Chromosomal inversions in Atlantic herring and adaptation to changing sea water temperature

Large chromosomal inversions have been increasingly linked to local adaptation in natural populations. Despite their importance, there is current debate about what evolutionary forces maintain inversion polymorphisms in natural populations, particularly regarding the interplay between balancing and divergent selection. Furthermore, limitations of sequencing technologies often result in poor characterization of inversion breakpoints obscuring our understanding of their functional impact. This project focuses on Atlantic herring (Clupea harengus) as a model system to study the contribution of chromosomal inversions to local adaptation using multiple genomics tools.The project is divided in three work packages with the following aims: 1) Characterize the chromosomal inversions and date their origin relatively to the evolutionary history of Atlantic herring using comparative genomics and phylogenomics; 2) Study the selection regimes that maintain the inversions across a gradient of sea water temperate using population genomics; 3) Pinpoint the genes and regulatory elements within the inversions that are involved in adaptation to sea water temperature using gene expression and functional genomics.
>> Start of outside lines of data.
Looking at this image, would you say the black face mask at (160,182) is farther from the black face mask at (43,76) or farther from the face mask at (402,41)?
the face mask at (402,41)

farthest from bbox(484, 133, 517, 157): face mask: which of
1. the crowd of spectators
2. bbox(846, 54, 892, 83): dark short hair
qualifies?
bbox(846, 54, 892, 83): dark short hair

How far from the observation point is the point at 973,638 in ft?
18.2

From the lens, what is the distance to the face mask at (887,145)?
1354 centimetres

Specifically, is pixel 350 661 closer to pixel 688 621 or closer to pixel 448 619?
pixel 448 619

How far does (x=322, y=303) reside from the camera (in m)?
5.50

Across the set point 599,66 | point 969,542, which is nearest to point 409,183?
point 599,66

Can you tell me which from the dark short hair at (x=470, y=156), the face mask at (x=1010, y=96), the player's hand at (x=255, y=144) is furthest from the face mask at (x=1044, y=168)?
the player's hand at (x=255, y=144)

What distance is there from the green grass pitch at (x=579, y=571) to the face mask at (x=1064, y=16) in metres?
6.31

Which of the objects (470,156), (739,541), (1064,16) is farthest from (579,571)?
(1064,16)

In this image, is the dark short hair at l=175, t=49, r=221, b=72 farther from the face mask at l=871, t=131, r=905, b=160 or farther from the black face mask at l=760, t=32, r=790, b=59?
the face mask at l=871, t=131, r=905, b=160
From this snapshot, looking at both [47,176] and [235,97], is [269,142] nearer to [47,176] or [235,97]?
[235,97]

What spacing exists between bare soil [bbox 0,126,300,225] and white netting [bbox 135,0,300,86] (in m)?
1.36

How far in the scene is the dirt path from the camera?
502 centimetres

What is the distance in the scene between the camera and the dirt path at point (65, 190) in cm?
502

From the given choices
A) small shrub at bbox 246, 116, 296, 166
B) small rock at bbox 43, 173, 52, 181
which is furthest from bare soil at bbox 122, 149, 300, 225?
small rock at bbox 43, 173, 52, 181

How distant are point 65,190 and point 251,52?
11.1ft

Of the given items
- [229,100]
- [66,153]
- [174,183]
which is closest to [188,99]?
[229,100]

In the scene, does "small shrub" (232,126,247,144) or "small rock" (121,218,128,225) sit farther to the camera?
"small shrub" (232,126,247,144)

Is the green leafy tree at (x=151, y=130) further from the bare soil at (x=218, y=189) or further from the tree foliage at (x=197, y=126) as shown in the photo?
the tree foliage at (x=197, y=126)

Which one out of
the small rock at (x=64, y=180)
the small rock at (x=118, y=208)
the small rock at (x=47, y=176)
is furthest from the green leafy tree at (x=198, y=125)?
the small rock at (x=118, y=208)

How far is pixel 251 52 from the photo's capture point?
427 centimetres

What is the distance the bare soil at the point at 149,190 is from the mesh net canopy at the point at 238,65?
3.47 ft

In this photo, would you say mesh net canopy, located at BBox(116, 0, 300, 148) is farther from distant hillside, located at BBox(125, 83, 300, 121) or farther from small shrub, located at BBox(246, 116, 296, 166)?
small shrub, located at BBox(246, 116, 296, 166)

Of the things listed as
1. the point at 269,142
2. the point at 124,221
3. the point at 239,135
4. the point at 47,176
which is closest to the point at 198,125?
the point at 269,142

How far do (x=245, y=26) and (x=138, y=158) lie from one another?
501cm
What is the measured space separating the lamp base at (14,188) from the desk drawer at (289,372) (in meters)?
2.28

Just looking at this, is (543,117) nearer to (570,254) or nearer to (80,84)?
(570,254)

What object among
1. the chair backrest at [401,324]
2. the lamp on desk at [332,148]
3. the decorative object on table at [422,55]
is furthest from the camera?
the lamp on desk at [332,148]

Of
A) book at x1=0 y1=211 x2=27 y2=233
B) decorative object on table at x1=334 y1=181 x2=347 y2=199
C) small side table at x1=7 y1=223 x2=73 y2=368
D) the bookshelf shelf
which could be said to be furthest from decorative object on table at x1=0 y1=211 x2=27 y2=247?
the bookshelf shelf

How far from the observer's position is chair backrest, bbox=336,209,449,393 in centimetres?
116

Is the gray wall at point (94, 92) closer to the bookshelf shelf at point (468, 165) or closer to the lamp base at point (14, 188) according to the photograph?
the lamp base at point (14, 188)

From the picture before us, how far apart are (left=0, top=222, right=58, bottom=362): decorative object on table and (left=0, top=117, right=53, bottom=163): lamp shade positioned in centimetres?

We used comparative genomics and state-of-the-art long read sequencing to study in great detail the genomic location of the inversions and determine the content of the area around the breakpoints. This revealed that the inversions did not disrupt any important genes, but likely impact the regulation of genes. It also showed that there are repeated sequences around the inversions that would have been in their origin.We used population genomics to study the evolutionary history of the inversions and show that they are old genetic variants in Atlantic herring. We estimated the age and ancestrality of the inversions by comparing data to a closely related species, the European sprat. We also showed that the inversions are maintained in natural populations of Atlantic herring by divergent selection associated with adaptation to sea water temperature, as opposed to balancing selection.

The results of this fellowship can inform stock management of Atlantic herring, by including the genetic markers studied here in a set of markers used to determine the origin of fished stocks. Further research based on the results of the fellowship can be conducted to better understand the function of inversions using functional genomic tools.